Microsoft is to cut “thousands” of jobs worldwide as it attempts to beef up its presence in the cloud computing sector.
The technology giant wants to strengthen its cloud computing division but is facing intense competition from rivals such as Amazon and Google.
The cuts are expected to hit the sales team hardest as Microsoft puts more emphasis on selling cloud services.
The majority of cuts are expected to be outside the US. The company would not provide additional detail.
Microsoft employs about 121,000 people globally, including about 3,000 in the UK.
Microsoft UK has a cloud team based in Reading, as well as three data centres around the country.
In recent years, the firm has timed major reorganisations to coincide with the end of its financial year in June. Previous layoffs targeted the firm’s hardware unit.

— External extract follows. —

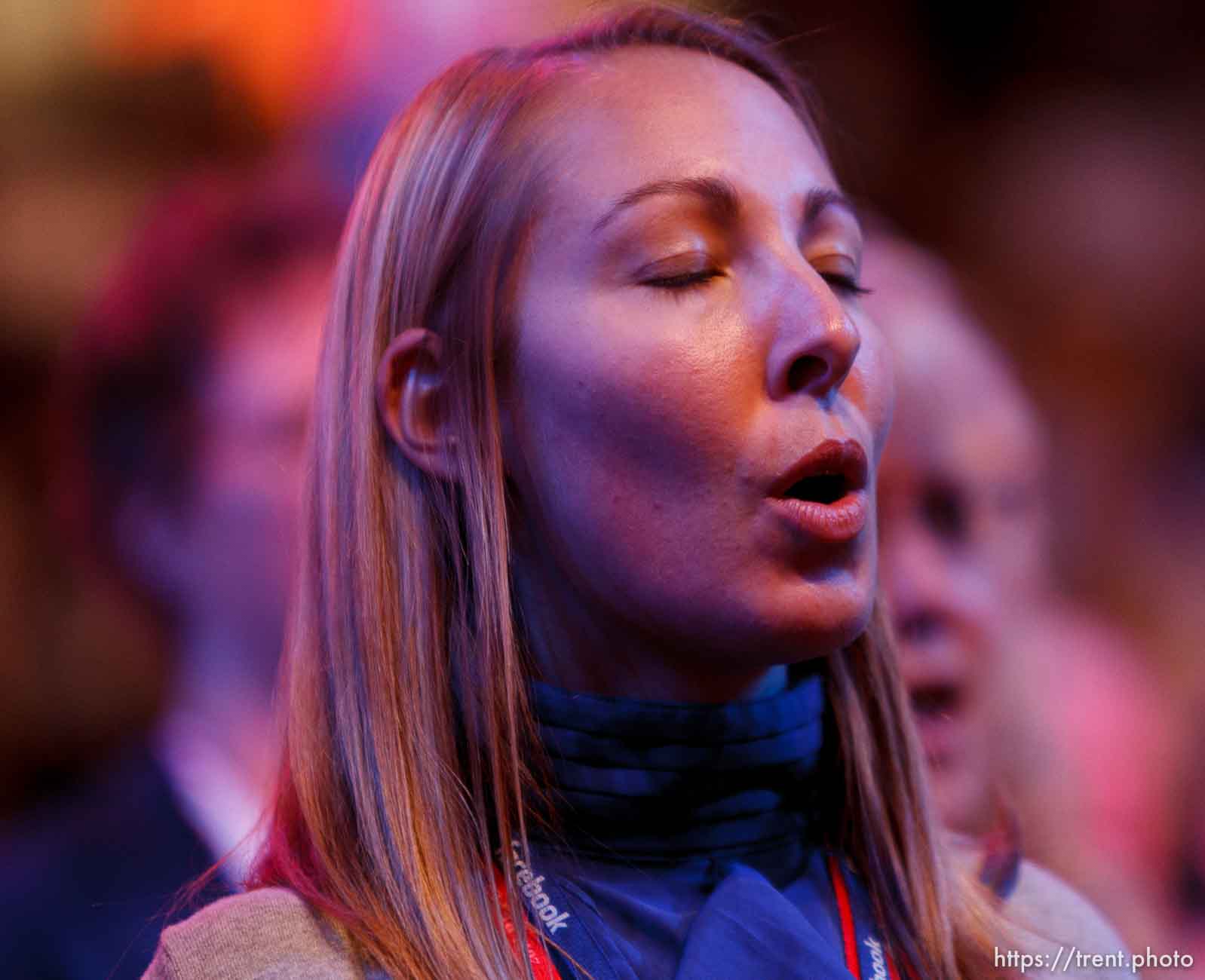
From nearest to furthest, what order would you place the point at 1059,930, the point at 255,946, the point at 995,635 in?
the point at 255,946
the point at 1059,930
the point at 995,635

Cloud computing involves companies storing files and programs in big data centres so they can be accessed anywhere, not just on individual computers.
Microsoft wants to target its sales operations better in an effort to attract businesses looking to shift storage and other parts of their businesses online to the cloud.

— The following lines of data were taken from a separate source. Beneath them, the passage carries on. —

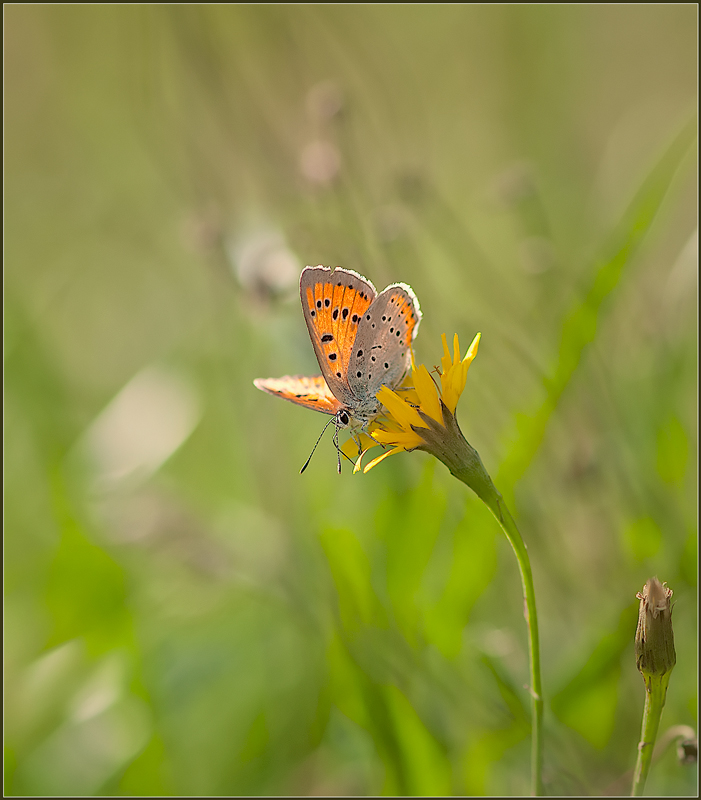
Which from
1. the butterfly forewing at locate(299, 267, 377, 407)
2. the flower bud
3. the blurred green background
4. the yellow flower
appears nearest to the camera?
the flower bud

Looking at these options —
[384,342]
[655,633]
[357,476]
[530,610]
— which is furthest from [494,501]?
[357,476]

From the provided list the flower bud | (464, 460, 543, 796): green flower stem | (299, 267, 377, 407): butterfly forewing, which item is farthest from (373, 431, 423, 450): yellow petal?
the flower bud

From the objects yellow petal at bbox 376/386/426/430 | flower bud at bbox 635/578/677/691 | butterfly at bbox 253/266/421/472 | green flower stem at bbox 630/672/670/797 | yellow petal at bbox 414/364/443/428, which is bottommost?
green flower stem at bbox 630/672/670/797

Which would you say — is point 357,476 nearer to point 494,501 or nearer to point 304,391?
point 304,391

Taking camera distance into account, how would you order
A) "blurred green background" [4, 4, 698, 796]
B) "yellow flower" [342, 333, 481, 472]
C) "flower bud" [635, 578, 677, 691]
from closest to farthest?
"flower bud" [635, 578, 677, 691] → "yellow flower" [342, 333, 481, 472] → "blurred green background" [4, 4, 698, 796]

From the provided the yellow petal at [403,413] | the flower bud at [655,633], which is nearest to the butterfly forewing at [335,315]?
the yellow petal at [403,413]

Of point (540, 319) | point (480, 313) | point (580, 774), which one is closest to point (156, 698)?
point (580, 774)

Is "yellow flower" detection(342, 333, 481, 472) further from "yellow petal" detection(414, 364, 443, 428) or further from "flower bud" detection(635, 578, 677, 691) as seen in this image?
"flower bud" detection(635, 578, 677, 691)
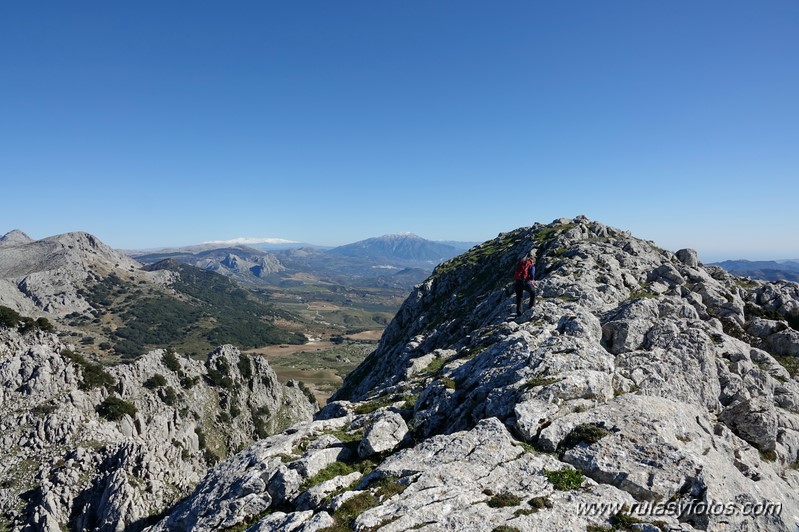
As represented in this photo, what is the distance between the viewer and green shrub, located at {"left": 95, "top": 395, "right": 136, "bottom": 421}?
58.3 metres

Microsoft said it had notified some employees that their positions will be “eliminated”.
“Microsoft is implementing changes to better serve our customers and partners,” it said in a statement.

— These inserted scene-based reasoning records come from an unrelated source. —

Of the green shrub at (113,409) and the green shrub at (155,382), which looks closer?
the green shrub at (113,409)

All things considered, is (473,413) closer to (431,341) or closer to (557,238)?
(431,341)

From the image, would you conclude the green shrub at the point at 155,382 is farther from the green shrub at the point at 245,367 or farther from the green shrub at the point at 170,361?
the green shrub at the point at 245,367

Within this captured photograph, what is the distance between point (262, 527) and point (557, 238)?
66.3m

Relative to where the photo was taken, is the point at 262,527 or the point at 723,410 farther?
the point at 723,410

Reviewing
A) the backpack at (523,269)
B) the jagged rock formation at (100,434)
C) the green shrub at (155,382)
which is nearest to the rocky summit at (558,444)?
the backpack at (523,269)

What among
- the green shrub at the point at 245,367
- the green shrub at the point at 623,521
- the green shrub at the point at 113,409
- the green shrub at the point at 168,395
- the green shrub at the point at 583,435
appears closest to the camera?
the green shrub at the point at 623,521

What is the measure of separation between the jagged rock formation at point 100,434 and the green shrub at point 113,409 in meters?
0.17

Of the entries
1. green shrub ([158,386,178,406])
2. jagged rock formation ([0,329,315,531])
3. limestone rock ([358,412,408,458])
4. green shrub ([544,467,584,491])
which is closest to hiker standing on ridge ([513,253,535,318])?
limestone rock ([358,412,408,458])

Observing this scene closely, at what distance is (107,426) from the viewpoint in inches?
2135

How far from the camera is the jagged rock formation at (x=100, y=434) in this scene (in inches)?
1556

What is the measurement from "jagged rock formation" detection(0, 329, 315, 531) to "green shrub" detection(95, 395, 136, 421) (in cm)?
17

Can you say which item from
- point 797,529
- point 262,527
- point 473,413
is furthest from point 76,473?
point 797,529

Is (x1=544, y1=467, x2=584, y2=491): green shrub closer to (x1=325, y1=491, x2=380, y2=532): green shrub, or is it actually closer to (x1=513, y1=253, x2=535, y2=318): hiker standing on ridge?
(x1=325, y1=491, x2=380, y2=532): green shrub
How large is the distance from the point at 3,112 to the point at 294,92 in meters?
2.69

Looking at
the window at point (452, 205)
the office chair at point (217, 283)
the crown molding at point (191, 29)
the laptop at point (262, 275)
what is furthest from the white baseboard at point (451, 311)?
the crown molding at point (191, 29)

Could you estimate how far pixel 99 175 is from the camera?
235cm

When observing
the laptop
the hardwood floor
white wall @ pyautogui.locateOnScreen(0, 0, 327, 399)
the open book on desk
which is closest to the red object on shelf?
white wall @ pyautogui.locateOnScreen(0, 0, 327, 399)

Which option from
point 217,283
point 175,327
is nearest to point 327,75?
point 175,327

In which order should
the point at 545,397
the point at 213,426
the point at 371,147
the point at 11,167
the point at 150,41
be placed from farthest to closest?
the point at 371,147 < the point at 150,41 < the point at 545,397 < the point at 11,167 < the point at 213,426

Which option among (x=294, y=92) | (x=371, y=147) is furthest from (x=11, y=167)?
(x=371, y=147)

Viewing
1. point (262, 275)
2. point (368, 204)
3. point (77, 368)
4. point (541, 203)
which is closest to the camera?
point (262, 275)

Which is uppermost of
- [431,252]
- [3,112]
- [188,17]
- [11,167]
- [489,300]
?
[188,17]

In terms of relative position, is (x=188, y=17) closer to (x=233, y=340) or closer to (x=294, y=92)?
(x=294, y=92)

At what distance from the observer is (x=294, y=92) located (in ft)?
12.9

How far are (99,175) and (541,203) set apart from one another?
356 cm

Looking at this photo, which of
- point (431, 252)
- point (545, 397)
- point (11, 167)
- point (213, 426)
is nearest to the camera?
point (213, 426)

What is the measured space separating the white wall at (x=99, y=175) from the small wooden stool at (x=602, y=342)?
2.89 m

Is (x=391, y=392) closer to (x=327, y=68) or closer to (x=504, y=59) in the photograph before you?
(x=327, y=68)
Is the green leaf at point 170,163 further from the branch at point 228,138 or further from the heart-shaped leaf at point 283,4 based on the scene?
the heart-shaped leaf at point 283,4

“Like all companies, we evaluate our business on a regular basis. This can result in increased investment in some places and, from time-to-time, re-deployment in others.”
Chief executive Satya Nadella has been focusing on the firm’s cloud unit, which has been a source of strength for Microsoft.
The firm said its “intelligent cloud” products generated $1.7bn (£1.3bn) in revenue for the nine months to the end of March, driven by doubling revenue from its cloud computing platform Azure.
However, Microsoft is still lagging a long way behind Amazon Web Services in the sector.